FOMC Minutes Show Fed Taper Continuing But Forward Guidance Confusion

Tyler Durden's picture

With a plethora of Fed speakers playing good cop, bad cop todasy, it is hardly surprising that the FOMC minutes (as adulterated as they are) still show disagreement...

  • *SEVERAL FOMC PARTICIPANTS SAID TEMPORARY FACTORS SPURRED GROWTH
  • *FED TO CHANGE RATE GUIDANCE AS UNEMPLOYMENT FALLS, MINUTES SHOW
  • *SOME FOMC PARTICIPANTS FAVORED `QUALITATIVE GUIDANCE'
  • *SEVERAL PARTICIPANTS FAVORED $10 BILLION QE TAPER PER MEETING

The bottom-line is that the Fed is very confused and while headlines will crow of communication and forward-guidance, it is clear they are winging it now as "qualitative" guidance is the new way forward.

Choice excerpts,

First, forward guidance is now dead. Long live forward guidance:

Participants agreed that, with the unemployment rate approaching 6½ percent, it would soon be appropriate for the Committee to change its forward guidance in order to provide information about its decisions regarding the federal funds rate after that threshold was crossed. A range of views was expressed about the form that such forward guidance might take. Some participants favored quantitative guidance along the lines of the existing thresholds, while others preferred a qualitative approach that would provide additional  information regarding the factors that would guide the Committee’s policy decisions.

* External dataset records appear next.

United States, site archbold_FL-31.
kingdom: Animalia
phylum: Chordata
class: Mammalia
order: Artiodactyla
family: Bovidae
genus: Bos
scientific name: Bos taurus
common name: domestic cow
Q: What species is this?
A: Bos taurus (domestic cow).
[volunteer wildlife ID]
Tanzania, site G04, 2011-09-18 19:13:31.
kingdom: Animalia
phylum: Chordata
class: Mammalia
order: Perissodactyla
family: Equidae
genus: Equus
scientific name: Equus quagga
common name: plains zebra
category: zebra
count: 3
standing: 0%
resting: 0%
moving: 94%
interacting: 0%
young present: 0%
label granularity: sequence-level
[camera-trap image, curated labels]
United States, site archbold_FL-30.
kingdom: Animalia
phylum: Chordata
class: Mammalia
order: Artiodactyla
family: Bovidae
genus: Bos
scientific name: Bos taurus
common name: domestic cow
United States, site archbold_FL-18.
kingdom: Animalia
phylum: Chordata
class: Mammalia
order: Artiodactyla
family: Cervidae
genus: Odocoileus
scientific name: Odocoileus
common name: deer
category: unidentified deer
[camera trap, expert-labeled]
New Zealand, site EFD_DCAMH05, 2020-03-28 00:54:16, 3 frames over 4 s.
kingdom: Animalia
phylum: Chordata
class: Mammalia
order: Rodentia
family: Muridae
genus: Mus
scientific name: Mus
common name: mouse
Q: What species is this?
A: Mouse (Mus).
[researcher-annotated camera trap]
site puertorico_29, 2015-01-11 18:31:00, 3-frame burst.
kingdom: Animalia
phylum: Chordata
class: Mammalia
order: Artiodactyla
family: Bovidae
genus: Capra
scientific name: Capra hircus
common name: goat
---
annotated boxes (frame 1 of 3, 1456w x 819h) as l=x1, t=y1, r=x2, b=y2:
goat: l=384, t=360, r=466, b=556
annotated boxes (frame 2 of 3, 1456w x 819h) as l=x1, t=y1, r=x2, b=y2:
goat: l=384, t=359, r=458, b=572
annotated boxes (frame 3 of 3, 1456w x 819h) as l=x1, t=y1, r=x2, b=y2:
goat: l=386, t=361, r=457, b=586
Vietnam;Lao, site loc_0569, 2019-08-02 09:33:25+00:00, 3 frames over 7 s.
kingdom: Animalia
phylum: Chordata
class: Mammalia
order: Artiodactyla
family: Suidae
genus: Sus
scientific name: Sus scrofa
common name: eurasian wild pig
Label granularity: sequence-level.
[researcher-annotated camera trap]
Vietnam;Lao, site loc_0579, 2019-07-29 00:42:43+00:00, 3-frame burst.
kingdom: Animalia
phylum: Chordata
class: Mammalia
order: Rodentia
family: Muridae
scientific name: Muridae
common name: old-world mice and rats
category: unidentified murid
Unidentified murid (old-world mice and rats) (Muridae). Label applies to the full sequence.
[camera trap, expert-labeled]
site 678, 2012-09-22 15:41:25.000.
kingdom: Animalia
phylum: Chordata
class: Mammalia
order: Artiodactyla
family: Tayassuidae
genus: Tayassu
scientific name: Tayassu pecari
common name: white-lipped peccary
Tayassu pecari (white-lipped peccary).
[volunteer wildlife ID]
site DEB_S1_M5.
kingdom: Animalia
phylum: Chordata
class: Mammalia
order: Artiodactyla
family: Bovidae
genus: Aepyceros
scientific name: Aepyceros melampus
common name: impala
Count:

Perhaps just as importantly, the Fed is close to admitting all it cares about is the S&P 500:

Several participants suggested that risks to financial stability should appear more explicitly in the list of factors that would guide decisions about the federal funds rate once the  unemployment rate threshold is crossed, and several participants argued that the forward guidance should give greater emphasis to the Committee’s willingness to keep rates low if inflation were to remain persistently below the Committee’s 2 percent longer-run objective.

On the emerging market turmoil:

Inflation in emerging market economies remained moderate on average, although Brazil, India, and Turkey again tightened monetary policy during the intermeeting period in response to concerns about inflation and currency depreciation. The policy tightening in Turkey was particularly sharp and followed several days of heightened financial market pressures toward the end of the intermeeting period. Similar pressures were evident in some other emerging market economies as well.

...

In contrast, amid a ratcheting-up of financial market strains in some emerging market economies, headline stock price indexes in most emerging market economies declined, outflows from emerging market mutual funds continued, and yield spreads on dollar-denominated emerging market bonds increased. Local-currency yields rose in some emerging market economies, such as Brazil, South Africa, and Turkey, and short-term interbank rates in China were volatile and trended higher over the period.

...

In considering recent events in emerging market economies, the staff judged that the effects of recent financial market volatility had not been large enough to have a material effect on the overall outlook for those economies and, similarly, that the spillover effects on the United States of developments to date were likely to be modest. Because conditions were in flux, however, these markets would require careful monitoring.

It seems that tapering of $10 billion per meeting unless it snows in August, is a given:

Several participants argued that, in the absence of an appreciable change in the economic outlook, there should be a clear presumption in favor of continuing to reduce the pace of purchases by a total of $10 billion at each FOMC meeting. That said, a number of participants noted that if the economy deviated substantially from its expected path, the Committee should be prepared to respond with an appropriate adjustment to the trajectory of its purchases.

On the use of the Fed's reverse repo as a means to provide collateral to collateral-starved banks:

Messrs. Fisher and Plosser dissented because of their preference for retaining a cap on the maximum size of counterparties’ offers during the extension; Mr. Plosser also preferred a shorter extension of the exercise.